* [Exercise goal]
Copy the records below line for line, without changing anything.

Graph interpretation data

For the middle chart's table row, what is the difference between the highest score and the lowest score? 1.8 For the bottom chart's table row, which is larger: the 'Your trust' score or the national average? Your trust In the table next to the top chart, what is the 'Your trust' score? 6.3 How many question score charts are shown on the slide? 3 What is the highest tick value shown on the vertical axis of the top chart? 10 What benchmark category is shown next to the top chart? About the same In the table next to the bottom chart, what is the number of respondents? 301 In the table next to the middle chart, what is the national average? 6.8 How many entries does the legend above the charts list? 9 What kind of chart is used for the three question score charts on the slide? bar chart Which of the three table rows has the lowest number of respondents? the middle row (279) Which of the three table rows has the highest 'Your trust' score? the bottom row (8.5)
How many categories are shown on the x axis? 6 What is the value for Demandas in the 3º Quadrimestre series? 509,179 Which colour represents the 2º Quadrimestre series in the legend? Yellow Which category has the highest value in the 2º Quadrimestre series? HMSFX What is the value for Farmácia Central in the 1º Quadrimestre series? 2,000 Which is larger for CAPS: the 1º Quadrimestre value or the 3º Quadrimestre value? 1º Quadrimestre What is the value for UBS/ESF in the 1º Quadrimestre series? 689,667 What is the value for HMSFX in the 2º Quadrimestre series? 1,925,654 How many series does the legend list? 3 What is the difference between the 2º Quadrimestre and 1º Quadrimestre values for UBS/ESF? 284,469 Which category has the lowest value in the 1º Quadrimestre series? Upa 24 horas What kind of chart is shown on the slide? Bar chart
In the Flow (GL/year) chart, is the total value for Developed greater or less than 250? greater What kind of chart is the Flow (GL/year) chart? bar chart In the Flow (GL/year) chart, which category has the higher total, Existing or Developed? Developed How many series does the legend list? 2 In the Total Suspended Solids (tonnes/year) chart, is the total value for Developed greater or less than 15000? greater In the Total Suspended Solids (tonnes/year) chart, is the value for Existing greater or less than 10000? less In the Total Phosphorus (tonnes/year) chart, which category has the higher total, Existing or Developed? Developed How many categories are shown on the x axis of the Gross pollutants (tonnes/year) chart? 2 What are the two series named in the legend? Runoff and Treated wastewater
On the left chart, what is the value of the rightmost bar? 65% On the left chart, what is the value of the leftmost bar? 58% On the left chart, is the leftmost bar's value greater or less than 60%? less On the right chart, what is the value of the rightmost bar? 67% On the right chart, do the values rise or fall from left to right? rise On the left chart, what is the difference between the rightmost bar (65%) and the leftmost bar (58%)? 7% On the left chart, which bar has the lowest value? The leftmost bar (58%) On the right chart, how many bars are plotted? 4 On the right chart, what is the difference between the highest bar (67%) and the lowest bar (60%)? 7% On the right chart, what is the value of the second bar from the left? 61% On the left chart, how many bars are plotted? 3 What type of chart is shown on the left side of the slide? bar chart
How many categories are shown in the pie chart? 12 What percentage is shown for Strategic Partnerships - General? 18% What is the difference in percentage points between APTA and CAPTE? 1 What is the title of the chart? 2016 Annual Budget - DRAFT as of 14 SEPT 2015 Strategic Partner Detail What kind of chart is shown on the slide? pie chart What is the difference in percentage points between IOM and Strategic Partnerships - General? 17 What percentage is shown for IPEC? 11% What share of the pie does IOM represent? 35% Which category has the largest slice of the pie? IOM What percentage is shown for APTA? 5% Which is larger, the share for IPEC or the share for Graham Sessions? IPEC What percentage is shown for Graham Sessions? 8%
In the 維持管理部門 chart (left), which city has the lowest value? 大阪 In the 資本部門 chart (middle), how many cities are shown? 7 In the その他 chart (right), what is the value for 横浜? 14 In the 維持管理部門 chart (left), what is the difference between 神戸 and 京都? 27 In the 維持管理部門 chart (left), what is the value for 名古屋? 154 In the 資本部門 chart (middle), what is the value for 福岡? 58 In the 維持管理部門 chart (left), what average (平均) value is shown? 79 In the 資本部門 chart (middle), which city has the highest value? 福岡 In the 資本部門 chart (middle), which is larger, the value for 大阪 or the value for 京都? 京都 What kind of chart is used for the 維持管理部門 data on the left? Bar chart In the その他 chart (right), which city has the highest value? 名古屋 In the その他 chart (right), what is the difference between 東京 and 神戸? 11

* [Exercise response]
For the middle chart's table row, what is the difference between the highest score and the lowest score? 1.8 For the bottom chart's table row, which is larger: the 'Your trust' score or the national average? Your trust In the table next to the top chart, what is the 'Your trust' score? 6.3 How many question score charts are shown on the slide? 3 What is the highest tick value shown on the vertical axis of the top chart? 10 What benchmark category is shown next to the top chart? About the same In the table next to the bottom chart, what is the number of respondents? 301 In the table next to the middle chart, what is the national average? 6.8 How many entries does the legend above the charts list? 9 What kind of chart is used for the three question score charts on the slide? bar chart Which of the three table rows has the lowest number of respondents? the middle row (279) Which of the three table rows has the highest 'Your trust' score? the bottom row (8.5)
How many categories are shown on the x axis? 6 What is the value for Demandas in the 3º Quadrimestre series? 509,179 Which colour represents the 2º Quadrimestre series in the legend? Yellow Which category has the highest value in the 2º Quadrimestre series? HMSFX What is the value for Farmácia Central in the 1º Quadrimestre series? 2,000 Which is larger for CAPS: the 1º Quadrimestre value or the 3º Quadrimestre value? 1º Quadrimestre What is the value for UBS/ESF in the 1º Quadrimestre series? 689,667 What is the value for HMSFX in the 2º Quadrimestre series? 1,925,654 How many series does the legend list? 3 What is the difference between the 2º Quadrimestre and 1º Quadrimestre values for UBS/ESF? 284,469 Which category has the lowest value in the 1º Quadrimestre series? Upa 24 horas What kind of chart is shown on the slide? Bar chart
In the Flow (GL/year) chart, is the total value for Developed greater or less than 250? greater What kind of chart is the Flow (GL/year) chart? bar chart In the Flow (GL/year) chart, which category has the higher total, Existing or Developed? Developed How many series does the legend list? 2 In the Total Suspended Solids (tonnes/year) chart, is the total value for Developed greater or less than 15000? greater In the Total Suspended Solids (tonnes/year) chart, is the value for Existing greater or less than 10000? less In the Total Phosphorus (tonnes/year) chart, which category has the higher total, Existing or Developed? Developed How many categories are shown on the x axis of the Gross pollutants (tonnes/year) chart? 2 What are the two series named in the legend? Runoff and Treated wastewater
On the left chart, what is the value of the rightmost bar? 65% On the left chart, what is the value of the leftmost bar? 58% On the left chart, is the leftmost bar's value greater or less than 60%? less On the right chart, what is the value of the rightmost bar? 67% On the right chart, do the values rise or fall from left to right? rise On the left chart, what is the difference between the rightmost bar (65%) and the leftmost bar (58%)? 7% On the left chart, which bar has the lowest value? The leftmost bar (58%) On the right chart, how many bars are plotted? 4 On the right chart, what is the difference between the highest bar (67%) and the lowest bar (60%)? 7% On the right chart, what is the value of the second bar from the left? 61% On the left chart, how many bars are plotted? 3 What type of chart is shown on the left side of the slide? bar chart
How many categories are shown in the pie chart? 12 What percentage is shown for Strategic Partnerships - General? 18% What is the difference in percentage points between APTA and CAPTE? 1 What is the title of the chart? 2016 Annual Budget - DRAFT as of 14 SEPT 2015 Strategic Partner Detail What kind of chart is shown on the slide? pie chart What is the difference in percentage points between IOM and Strategic Partnerships - General? 17 What percentage is shown for IPEC? 11% What share of the pie does IOM represent? 35% Which category has the largest slice of the pie? IOM What percentage is shown for APTA? 5% Which is larger, the share for IPEC or the share for Graham Sessions? IPEC What percentage is shown for Graham Sessions? 8%
In the 維持管理部門 chart (left), which city has the lowest value? 大阪 In the 資本部門 chart (middle), how many cities are shown? 7 In the その他 chart (right), what is the value for 横浜? 14 In the 維持管理部門 chart (left), what is the difference between 神戸 and 京都? 27 In the 維持管理部門 chart (left), what is the value for 名古屋? 154 In the 資本部門 chart (middle), what is the value for 福岡? 58 In the 維持管理部門 chart (left), what average (平均) value is shown? 79 In the 資本部門 chart (middle), which city has the highest value? 福岡 In the 資本部門 chart (middle), which is larger, the value for 大阪 or the value for 京都? 京都 What kind of chart is used for the 維持管理部門 data on the left? Bar chart In the その他 chart (right), which city has the highest value? 名古屋 In the その他 chart (right), what is the difference between 東京 and 神戸? 11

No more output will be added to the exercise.